7872406 Eh, its just how it works. Granted, if the romance is a long story, then things can get drawn out too much or just repetitive. These moments like this is where romance stories shine.

7872413 honestly I while I like slow paced romances, I hate it if they choose the last chapter for it to happen (in really long storys), because I'm interessted in how it happens, and what happens afterwards.

A part of me agrees with you.

7872406
7872413
You guys have made my week with these comments.

7872733 No prob my friend.

7872606 That's true. I especially hate that with mangas. The main characters are always 'will they, won't they' for like 5 years and then right about when they're gonna confess their love...THE END! AUGH! Hate that garbage!

7872406 I was a nice romantic setting. Very cute too.:twilightblush:

Beautiful.

7938058
Okay. Well, good luck~

I'll continued to read this later when I have more time.

DUDE! I didn't even realize you were the one that wrote this until I visited your page! I only started reading this because it got featured awhile back! And when's the next chapter, man?

7969935
Next chapter should be up soon. I just need to iron out some wrinkles.

I don't think the story ever hit the feature box. Or if it did, I missed it.

7970020 It did, otherwise I would've missed it.

I've caught up! :'D

8026576

If one may offer a more literary counter-review: the review linked here completely misses the point (and could do with an editor if one might be frank, 'dude'). If one wants grand romance or heart-breaking conflict, look for the drama tag. If you are accusing a slice-of-life story of being boring in your opening sentence, then you've really brought the wrong set of generic conventions to this story.

This story is quite explicitly a slice-of-life story that is comfortable with what it is. Generically, it delivers what is expected of it,- moments of the everyday lives of the characters that contribute to the development of the romance, whether its Starlight Glimmer's freak-out or Tree Hugger's chat with Fluttershy. Is there a huge amount of backstory given about them? No, but this is not a piece devoted to character exploration. Is there a huge amount of detail given about their surroundings? No, but this is not an exercise in world-building or Naturalist narration. Slice-of-Life is often mazy and digressive,- the romance is a focal point, not a goal as it may be in a story keyed for drama, hence why the various plot points like Big Mac's not-attraction can and will occur in such stories. Yes, the writing could see some spicing up, but that does not mean it is bad, merely forgettable, which is perhaps the only charge I could level at this story, and which is hardly a fly in the ointment considering it isn't aiming to be some grand narrative.

It does what it intends to do and what is expected of a light, slice-of-life romance; nothing enormous or world-changing,- which is fine. There is room for humble things as there is for great ones, and one should evaluate things based on what they are, as much as what one expects of them. If you judge something like Three Men in a Boat according to the same set of rules you would Paradise Lost, it will be difficult to ever find anything good to read.

8077534

Perhaps you misunderstand us? We are looking for exceptional stories to uplift what is exceptional. This story is fine, if a little boring. In the first three chapters of this currently 12 chapter fic, nearly nothing happens. No plot and no characterization other than that which came from canon. Then, the romance is incredibly rushed, with just three meetings between the characters before they decide they're in love just like that with no struggle or anything interesting happening. And then the points of drama and conflict, y'know, the things that make people invest in stories and characters, get resolved quickly and without consequence, meaning that we aren't getting to see much of anything unfold more interesting than watching a mall's security camera feed. I did say the story was competent enough to be okay -- I'm not denigrating anything. And by your own admission, this fic would not be exceptional. Allow me to quote you.

[Scene question records]

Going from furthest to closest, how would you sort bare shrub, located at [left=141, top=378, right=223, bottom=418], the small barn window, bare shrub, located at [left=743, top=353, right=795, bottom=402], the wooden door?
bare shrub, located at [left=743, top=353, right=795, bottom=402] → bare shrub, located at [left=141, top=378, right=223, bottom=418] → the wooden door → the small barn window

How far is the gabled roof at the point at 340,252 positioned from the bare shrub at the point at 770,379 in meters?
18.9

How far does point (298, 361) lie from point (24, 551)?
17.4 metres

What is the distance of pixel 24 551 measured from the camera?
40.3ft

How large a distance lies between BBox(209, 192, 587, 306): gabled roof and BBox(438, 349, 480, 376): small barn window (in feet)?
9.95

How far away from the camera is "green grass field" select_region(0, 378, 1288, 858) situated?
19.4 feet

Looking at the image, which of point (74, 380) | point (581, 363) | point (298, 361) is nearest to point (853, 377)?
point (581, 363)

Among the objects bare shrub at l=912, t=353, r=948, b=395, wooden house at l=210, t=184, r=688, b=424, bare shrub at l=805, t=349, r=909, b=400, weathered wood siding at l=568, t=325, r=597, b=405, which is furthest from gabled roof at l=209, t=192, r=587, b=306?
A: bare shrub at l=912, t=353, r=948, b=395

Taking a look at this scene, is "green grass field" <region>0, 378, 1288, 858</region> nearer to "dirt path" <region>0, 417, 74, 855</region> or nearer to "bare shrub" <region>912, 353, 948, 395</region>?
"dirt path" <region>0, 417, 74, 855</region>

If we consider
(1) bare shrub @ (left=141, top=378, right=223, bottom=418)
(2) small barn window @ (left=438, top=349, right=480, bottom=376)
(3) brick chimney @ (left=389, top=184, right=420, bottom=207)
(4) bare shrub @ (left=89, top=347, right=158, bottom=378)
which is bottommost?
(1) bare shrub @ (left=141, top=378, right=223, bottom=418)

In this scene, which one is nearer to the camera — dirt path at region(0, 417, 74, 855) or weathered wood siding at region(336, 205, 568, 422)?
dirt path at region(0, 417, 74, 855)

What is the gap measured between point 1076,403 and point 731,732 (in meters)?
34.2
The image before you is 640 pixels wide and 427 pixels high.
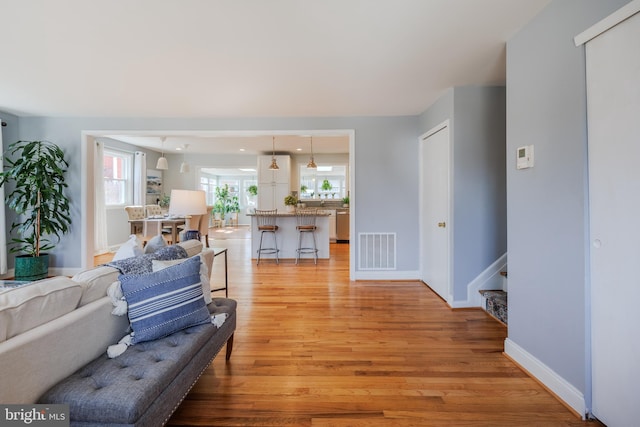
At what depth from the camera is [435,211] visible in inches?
149

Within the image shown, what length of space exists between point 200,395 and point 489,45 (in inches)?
130

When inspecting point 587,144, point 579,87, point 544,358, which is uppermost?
point 579,87

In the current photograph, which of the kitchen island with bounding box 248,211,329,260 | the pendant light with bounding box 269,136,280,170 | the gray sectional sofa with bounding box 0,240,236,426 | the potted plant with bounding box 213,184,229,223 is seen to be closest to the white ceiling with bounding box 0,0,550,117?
the gray sectional sofa with bounding box 0,240,236,426

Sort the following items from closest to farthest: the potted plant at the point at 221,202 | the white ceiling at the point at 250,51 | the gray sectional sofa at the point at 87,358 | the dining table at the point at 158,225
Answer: the gray sectional sofa at the point at 87,358, the white ceiling at the point at 250,51, the dining table at the point at 158,225, the potted plant at the point at 221,202

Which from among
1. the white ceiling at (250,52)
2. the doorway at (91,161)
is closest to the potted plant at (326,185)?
the doorway at (91,161)

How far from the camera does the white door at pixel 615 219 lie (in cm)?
140

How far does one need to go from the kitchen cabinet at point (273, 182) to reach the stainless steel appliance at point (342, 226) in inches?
60.5

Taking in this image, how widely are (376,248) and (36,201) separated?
472 centimetres

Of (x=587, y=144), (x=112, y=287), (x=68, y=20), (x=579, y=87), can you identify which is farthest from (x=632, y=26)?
(x=68, y=20)

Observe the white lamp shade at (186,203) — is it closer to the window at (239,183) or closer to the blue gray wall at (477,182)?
the blue gray wall at (477,182)

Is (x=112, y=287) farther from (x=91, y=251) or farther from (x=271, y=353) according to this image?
(x=91, y=251)

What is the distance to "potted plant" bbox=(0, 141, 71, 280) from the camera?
4094mm

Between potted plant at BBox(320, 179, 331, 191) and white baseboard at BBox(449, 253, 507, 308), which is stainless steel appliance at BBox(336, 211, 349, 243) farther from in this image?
white baseboard at BBox(449, 253, 507, 308)

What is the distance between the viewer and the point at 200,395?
181 centimetres
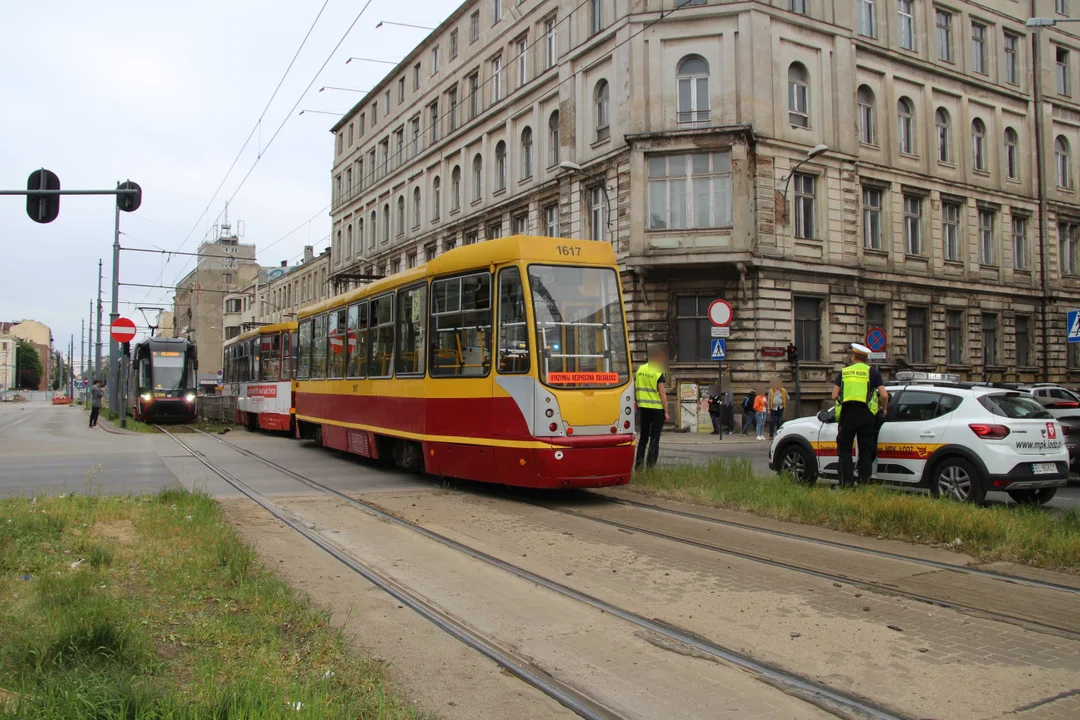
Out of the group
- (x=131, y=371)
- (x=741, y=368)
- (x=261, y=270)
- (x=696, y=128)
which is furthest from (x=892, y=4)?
(x=261, y=270)

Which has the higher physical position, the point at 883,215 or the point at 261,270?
the point at 261,270

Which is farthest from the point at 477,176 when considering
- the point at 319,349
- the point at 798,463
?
the point at 798,463

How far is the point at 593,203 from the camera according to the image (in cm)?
3186

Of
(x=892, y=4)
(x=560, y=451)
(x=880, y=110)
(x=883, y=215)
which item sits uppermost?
(x=892, y=4)

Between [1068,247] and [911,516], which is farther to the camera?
[1068,247]

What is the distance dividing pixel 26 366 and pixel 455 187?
130m

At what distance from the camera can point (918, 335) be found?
33.7 meters

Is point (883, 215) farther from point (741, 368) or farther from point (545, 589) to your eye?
point (545, 589)

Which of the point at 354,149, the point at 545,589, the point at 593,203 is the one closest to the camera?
the point at 545,589

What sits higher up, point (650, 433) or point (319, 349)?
point (319, 349)

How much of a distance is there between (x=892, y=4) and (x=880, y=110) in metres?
4.29

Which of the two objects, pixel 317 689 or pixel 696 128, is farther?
pixel 696 128

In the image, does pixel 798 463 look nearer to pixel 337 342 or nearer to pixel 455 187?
pixel 337 342

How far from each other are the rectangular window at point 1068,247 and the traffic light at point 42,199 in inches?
1605
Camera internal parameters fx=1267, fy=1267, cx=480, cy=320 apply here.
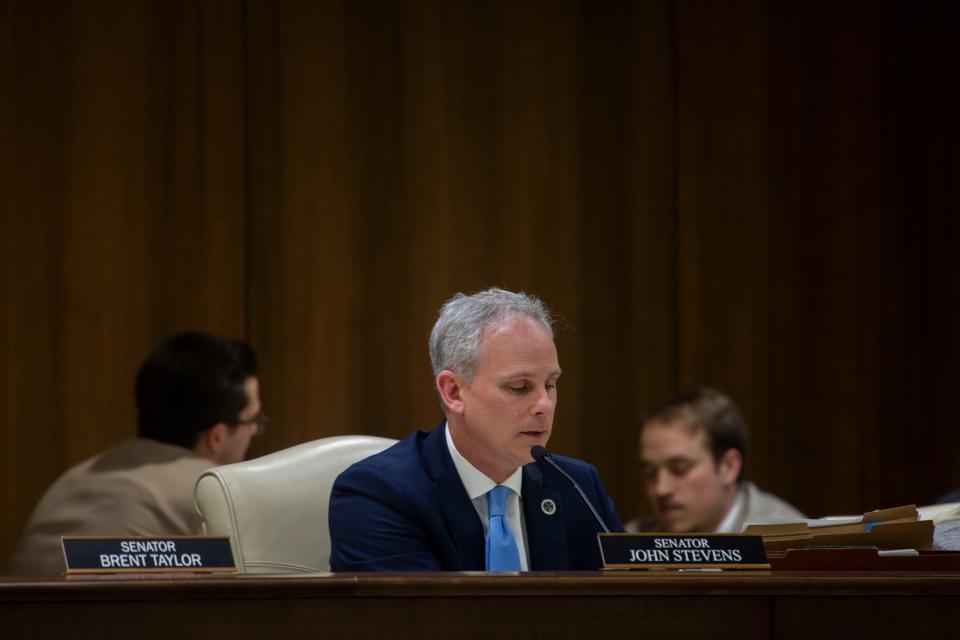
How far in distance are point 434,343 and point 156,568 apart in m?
0.88

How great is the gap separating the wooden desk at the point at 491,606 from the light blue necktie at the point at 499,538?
496 millimetres

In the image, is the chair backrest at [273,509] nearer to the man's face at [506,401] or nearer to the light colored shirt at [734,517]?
the man's face at [506,401]

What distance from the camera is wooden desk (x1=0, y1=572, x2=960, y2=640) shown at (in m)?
1.56

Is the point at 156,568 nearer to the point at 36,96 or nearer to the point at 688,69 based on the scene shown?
the point at 36,96

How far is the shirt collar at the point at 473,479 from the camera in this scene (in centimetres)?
231

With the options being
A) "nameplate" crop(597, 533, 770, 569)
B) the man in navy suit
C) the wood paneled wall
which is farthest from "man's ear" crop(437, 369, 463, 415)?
the wood paneled wall

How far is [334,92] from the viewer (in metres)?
4.28

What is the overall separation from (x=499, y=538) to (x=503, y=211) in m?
2.32

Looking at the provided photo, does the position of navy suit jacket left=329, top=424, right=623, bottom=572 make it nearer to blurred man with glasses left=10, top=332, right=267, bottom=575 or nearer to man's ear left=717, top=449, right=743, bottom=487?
blurred man with glasses left=10, top=332, right=267, bottom=575

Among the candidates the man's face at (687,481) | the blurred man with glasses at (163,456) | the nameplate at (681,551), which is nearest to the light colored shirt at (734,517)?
the man's face at (687,481)

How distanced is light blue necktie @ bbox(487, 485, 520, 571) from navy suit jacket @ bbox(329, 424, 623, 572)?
24mm

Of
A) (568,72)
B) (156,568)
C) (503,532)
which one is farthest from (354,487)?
(568,72)

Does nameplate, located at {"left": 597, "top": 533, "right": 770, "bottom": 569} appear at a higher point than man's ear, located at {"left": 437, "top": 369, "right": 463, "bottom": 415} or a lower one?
lower

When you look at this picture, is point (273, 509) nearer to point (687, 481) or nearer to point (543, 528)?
point (543, 528)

Exercise tasks>
**a.** In the comment thread, which two moments does the counter-review cite as everyday scenes that contribute to the development of the romance?
**b.** Please write what comes next in the comment thread, picking up after its final sentence.
The entries stand apart from the comment thread and are not part of it.

The results>
**a.** Starlight Glimmer's freak-out and Tree Hugger's chat with Fluttershy.

**b.**
If you are accusing a slice-of-life story of being boring in your opening sentence, then you've really brought the wrong set of generic conventions to this story.

You are implying that slice of life genre should be boring.

Generically, it delivers what is expected of it

Generic -- adjective meaning forgettable, unremarkable, average.

Yes, the writing could see some spicing up, but that does not mean it is bad, merely forgettable

That's my point. The Reviews Cafe is about exceptional stories, and this does not qualify.

Dwarvish is a decent writer and, through my second opinion, a later story of his was accepted just a few days ago. It solved many of the problems and charges leveled in my review.Want to see him going above and beyond? Try "Love, Laughter, and Funnel Cake". It was accepted, partially by my recommendate Here, try this one: https://www.fimfiction.net/story/365943/love-laughter-and-funnel-cake

8077613

I'm not misunderstanding your group certainly. What criteria you add stories to your group is no business of mine. I merely think that that review in particular is being unfair to this story due to a form of gente blindness.

And if you'd quote a little less selectively, you understand the point I make here:

If you are accusing a slice-of-life story of being boring in your opening sentence, then you've really brought the wrong set of generic conventions to this story.


You are implying that slice of life genre should be boring.

Is not to say that slice-of-life is boring but rather that you have judged it according to a benchmark of conflict or action that is too high,- more appropriate for a drama than a slice-of-life. Contextualize it according to my rebuttal as a whole and that should be abundantly obvious.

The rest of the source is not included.